§ EXERCISE BRIEF:
Rewrite the listing below, replacing every occurrence of "white sand patch" with "pale sand patch" and leaving everything else unchanged. Omit the pictures from your answer.

§ PROVIDED ENTRIES:
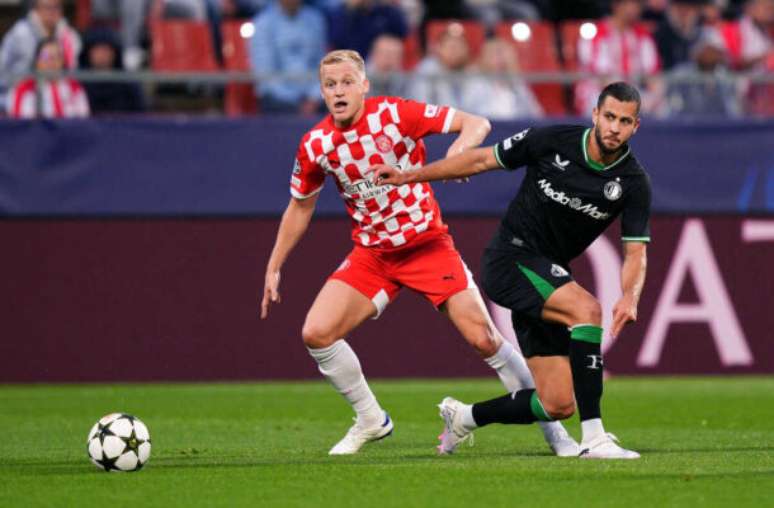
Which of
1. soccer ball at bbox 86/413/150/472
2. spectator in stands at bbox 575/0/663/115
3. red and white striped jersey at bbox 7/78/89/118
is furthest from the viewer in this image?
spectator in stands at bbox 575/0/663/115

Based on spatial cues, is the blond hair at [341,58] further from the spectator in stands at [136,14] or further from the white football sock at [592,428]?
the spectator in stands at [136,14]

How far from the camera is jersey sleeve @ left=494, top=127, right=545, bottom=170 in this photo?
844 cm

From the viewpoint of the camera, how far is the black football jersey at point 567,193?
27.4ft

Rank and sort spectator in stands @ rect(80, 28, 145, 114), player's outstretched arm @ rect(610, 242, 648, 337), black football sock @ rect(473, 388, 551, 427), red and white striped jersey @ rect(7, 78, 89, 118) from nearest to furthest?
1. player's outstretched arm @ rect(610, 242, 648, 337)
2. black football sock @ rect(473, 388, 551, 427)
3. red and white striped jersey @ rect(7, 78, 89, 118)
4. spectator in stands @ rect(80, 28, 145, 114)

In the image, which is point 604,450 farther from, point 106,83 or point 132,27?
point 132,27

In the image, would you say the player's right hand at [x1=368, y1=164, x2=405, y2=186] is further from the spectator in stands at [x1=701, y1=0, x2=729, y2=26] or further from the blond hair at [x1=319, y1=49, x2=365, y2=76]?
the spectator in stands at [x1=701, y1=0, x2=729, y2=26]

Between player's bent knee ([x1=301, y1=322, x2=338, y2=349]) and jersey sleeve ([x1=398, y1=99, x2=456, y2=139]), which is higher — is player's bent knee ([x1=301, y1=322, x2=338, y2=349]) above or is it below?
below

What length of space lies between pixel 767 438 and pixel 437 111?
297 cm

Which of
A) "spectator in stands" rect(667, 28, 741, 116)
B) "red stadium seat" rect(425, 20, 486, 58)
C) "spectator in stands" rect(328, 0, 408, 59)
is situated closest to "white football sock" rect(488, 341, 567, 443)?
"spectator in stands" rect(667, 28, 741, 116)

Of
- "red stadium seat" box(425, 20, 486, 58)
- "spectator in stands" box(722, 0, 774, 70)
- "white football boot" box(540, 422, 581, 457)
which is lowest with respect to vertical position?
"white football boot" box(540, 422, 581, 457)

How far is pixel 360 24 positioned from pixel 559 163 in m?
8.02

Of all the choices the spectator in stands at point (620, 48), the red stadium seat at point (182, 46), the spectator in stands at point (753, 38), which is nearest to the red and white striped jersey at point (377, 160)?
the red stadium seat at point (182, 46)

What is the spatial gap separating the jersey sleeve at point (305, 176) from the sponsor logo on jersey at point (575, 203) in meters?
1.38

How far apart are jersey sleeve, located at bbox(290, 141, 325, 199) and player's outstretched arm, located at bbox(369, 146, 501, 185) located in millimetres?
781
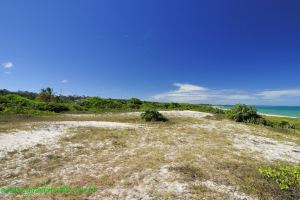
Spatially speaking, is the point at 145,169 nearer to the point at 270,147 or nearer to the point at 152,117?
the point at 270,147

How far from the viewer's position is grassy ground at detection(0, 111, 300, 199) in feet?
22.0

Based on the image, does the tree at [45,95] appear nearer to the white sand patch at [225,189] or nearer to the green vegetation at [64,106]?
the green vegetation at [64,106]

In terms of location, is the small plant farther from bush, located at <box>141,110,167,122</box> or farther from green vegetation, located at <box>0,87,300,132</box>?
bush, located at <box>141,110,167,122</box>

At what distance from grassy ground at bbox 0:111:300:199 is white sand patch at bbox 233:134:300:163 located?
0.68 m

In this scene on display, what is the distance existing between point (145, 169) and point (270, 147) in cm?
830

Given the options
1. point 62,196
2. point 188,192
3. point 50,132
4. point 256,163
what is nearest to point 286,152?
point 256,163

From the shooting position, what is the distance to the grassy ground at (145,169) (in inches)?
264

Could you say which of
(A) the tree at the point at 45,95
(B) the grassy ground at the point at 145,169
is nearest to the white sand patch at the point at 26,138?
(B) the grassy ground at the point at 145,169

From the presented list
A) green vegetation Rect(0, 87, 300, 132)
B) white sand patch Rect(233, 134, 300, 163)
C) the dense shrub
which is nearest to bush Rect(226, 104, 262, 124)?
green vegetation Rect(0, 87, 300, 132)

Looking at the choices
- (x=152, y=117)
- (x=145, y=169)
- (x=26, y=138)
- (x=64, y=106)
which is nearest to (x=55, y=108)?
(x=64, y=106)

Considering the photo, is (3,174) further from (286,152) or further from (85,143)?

§ EXERCISE OUTPUT:
Which of
1. soccer ball at bbox 86/413/150/472
2. spectator in stands at bbox 575/0/663/115
3. red and white striped jersey at bbox 7/78/89/118
is furthest from the viewer in this image?
spectator in stands at bbox 575/0/663/115

Based on spatial cues, is the blond hair at [341,58] further from the spectator in stands at [136,14] or further from the white football sock at [592,428]?
the spectator in stands at [136,14]

How far from the camera is jersey sleeve @ left=494, top=127, right=545, bottom=170 in this photo?
844 cm

From the viewpoint of the camera, how far is the black football jersey at point 567,193?
27.4ft

Rank and sort spectator in stands @ rect(80, 28, 145, 114), player's outstretched arm @ rect(610, 242, 648, 337), black football sock @ rect(473, 388, 551, 427), red and white striped jersey @ rect(7, 78, 89, 118) from nearest to furthest?
1. player's outstretched arm @ rect(610, 242, 648, 337)
2. black football sock @ rect(473, 388, 551, 427)
3. red and white striped jersey @ rect(7, 78, 89, 118)
4. spectator in stands @ rect(80, 28, 145, 114)

In the image, which is point 604,450 farther from, point 106,83 or point 132,27?
point 132,27

In the image, would you say the player's right hand at [x1=368, y1=164, x2=405, y2=186] is further from the spectator in stands at [x1=701, y1=0, x2=729, y2=26] or further from the blond hair at [x1=319, y1=49, x2=365, y2=76]?
the spectator in stands at [x1=701, y1=0, x2=729, y2=26]

Between player's bent knee ([x1=301, y1=322, x2=338, y2=349]) and jersey sleeve ([x1=398, y1=99, x2=456, y2=139]), which is higher — is player's bent knee ([x1=301, y1=322, x2=338, y2=349]) above or is it below?
below

What length of space lies between pixel 767 438 and pixel 437 111?
297 cm

Which of
A) "spectator in stands" rect(667, 28, 741, 116)
B) "red stadium seat" rect(425, 20, 486, 58)
C) "spectator in stands" rect(328, 0, 408, 59)
is situated closest to "white football sock" rect(488, 341, 567, 443)?
"spectator in stands" rect(667, 28, 741, 116)

Of
- "red stadium seat" box(425, 20, 486, 58)
- "spectator in stands" box(722, 0, 774, 70)
- "white football boot" box(540, 422, 581, 457)
which is lowest with respect to vertical position?
"white football boot" box(540, 422, 581, 457)

How far is pixel 360 24 positioned from pixel 559 163 in m?
8.02

Of all the choices the spectator in stands at point (620, 48), the red stadium seat at point (182, 46), the spectator in stands at point (753, 38), which is nearest to the red and white striped jersey at point (377, 160)?
the red stadium seat at point (182, 46)

What is the spatial gap separating the jersey sleeve at point (305, 176) from the sponsor logo on jersey at point (575, 203) in meters?
1.38

How far apart are jersey sleeve, located at bbox(290, 141, 325, 199) and player's outstretched arm, located at bbox(369, 146, 501, 185) located in millimetres?
781
Spatially speaking, is the point at 145,169 nearer to the point at 270,147 or nearer to the point at 152,117?
the point at 270,147

How far from the viewer's position is grassy ground at detection(0, 111, 300, 199) in feet?
22.0

Based on the image, does the tree at [45,95] appear nearer to the pale sand patch at [225,189] or nearer to the green vegetation at [64,106]?
the green vegetation at [64,106]

In terms of location, is the small plant farther from bush, located at <box>141,110,167,122</box> or farther from green vegetation, located at <box>0,87,300,132</box>?
bush, located at <box>141,110,167,122</box>

At what distance from grassy ground at bbox 0:111:300:199 is pale sand patch at bbox 233:134:300:163 located?
0.68 m

In this scene on display, what is the distance existing between point (145, 169) and point (270, 147) in cm?
830

Given the options
1. point 62,196
2. point 188,192
3. point 50,132
4. point 256,163
what is nearest to point 286,152?
point 256,163

From the shooting position, what is the distance to the grassy ground at (145,169) (in inches)?
264

Could you say which of
(A) the tree at the point at 45,95
(B) the grassy ground at the point at 145,169
is nearest to the pale sand patch at the point at 26,138?
(B) the grassy ground at the point at 145,169

From the presented list
A) green vegetation Rect(0, 87, 300, 132)
B) pale sand patch Rect(233, 134, 300, 163)
C) the dense shrub
which is nearest to bush Rect(226, 104, 262, 124)?
green vegetation Rect(0, 87, 300, 132)

Looking at the choices
- (x=152, y=117)
- (x=145, y=169)
- (x=26, y=138)
- (x=64, y=106)
which is nearest to (x=55, y=108)?
(x=64, y=106)

Considering the photo, is (3,174) further from (286,152) or further from (85,143)?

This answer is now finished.